Blood Echo

Page 13

Someday this kind of technology will be implanted in anyone who can afford it, alerting them to see a doctor the minute they show even the slightest sign of heart attack, stroke, or generalized pathology.

For now, no one can afford it. Except Cole, which is why he injected it into Charley a few months before. So far, the data compiled has proved one remarkable fact again and again—Charlotte’s body remains unchanged even after multiple exposures to Zypraxon.

“She’s breathing deeply,” the med tech says.

“Yeah, I figured.”

“No, I mean she’s making an effort to. It’s not her usual pattern. It’s almost . . . meditative.”

“She’s meditating. In a car. With a serial killer.”

“So she can stay focused maybe?” The female tech speaks more confidently now that Ed’s out of the room.
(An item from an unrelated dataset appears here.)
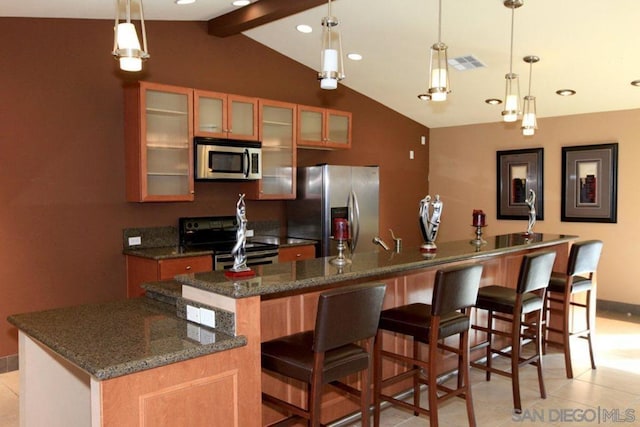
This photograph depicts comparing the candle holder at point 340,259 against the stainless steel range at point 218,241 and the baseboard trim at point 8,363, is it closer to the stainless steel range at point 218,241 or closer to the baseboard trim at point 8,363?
the stainless steel range at point 218,241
Charley’s trying not to trigger, Cole realizes, and a chill goes through him.

She’s alone in a car with a psychopath, and she’s got something in her veins that allows her to tear through five boa constrictors at once with her bare hands, but she’s making sure not to use it until the time is right. The last time Charlotte did something like this, she got so caught up in her strategy for hooking a killer she forgot the most important thing she needed to do—be afraid. Frederick Pemberton had knocked her unconscious before he could scare Zypraxon into working its magic. Now, Charlotte’s trying to re-create her old mistake for a very simple reason: she doesn’t want to burn up her three hours of Zypraxon time before she gets to Davies’s kill site.

For maybe the hundredth time in the past few months, Cole thinks, You really are something, Burning Girl. Even though he’d never use that dreaded nickname to her face.

The microphone they implanted in Richard Davies’s steering column is giving pretty decent audio. But he asks them to check it anyway. The connection’s good.

Davies and Charley aren’t saying anything.

Good, Cole thinks. Breathe, Charley. Just breathe.

Davies turns the truck into an alleyway.

The truck slows to a stop, but the engine’s still running.

On the TruGlass feed, Cole watches the truck’s headlights wink out.

“How’s this?” he hears Davies ask.

Davies appears on the monitor. A dark shadow, one side of his angular face fringed by a distant streetlight.

“Yeah,” he hears her say.

Davies makes a subtle jerk of the head.

A nod, really.

A gesture.

Directed at his crotch.

The TruGlass feed jerks slightly, then it begins to slide down Davies’s shadowy torso.

It’s so quiet inside the control center suddenly, Cole’s sure he can hear the earth settling outside the room’s subterranean walls. The female tech lowers her gaze from the displays overhead to the monitor in front of her—just stats and metrics for all the surveillance devices involved in tonight’s op. She’s looking away without looking away.

Cole wishes he could do the same.

He wanted to talk about this part with Charlotte. Come up with some sort of game plan. But Charlotte refused. We need an abduction, she’d said. I’ll do whatever gets us there.

9

Shayla Brown’s mother used to collect Beanie Babies.

She died when Shayla was seven, Charlotte remembers, leaving Shayla only some credit card debt and her collection of big-eyed stuffed animals. Right after the newly minted orphan moved in with her aunt Margot, her only living relative, Margot installed some shelves right next to Shayla’s new bed so the girl’s tiny inheritance could watch over her while she slept.

On the one-year anniversary of her last phone call from Shayla, Margot posted a picture of the stuffed animals on her Facebook page alongside a school photo of her niece taken when the girl was fifteen, a year before she shot heroin for the first time and became hopelessly lost to everyone who loved her.

Charlotte runs these details about Davies’s first alleged victim through her brain again and again as she undoes the top buttons of his plaid shirt with her teeth. She’s not just trying to delay the inevitable; she wants to frustrate him so he accelerates the proceedings.

Maybe he makes his girls blow him, but she doubts it. A killer as methodical as he is, she can’t see him wasting a bunch of time in this dark alley. And she can’t see him getting off on something as simple as a blow job.

He grips the back of her head and pushes her gently toward his crotch. But he hasn’t unzipped his jeans. That’s her job, apparently.

She breathes deeply.

There’s no tingle in her skin.

No tremor deep within her.

No bone music—the sure and unmistakable sign that the Zypraxon in her system’s been triggered.

She unbuttons his jeans.

Janelle Cropper was a C student. But she’d memorized the name of every type of bird that passed through her uncle’s neighborhood. She’d bird-watch from the front window of his house outside Portland for hours on end while her mother turned tricks. Until she became old enough to fight off her uncle when he’d come to her bedroom drunk. Around then, her uncle made it clear she couldn’t live there anymore. That was the last time any of Janelle’s friends ever saw her. When they were interviewed by the local paper for a piece after her disappearance, they all agreed they hoped she was watching birds, this time in peace. But to the reporter writing the piece, Janelle was just another local girl lost to drug addiction, not the victim of a serial killer.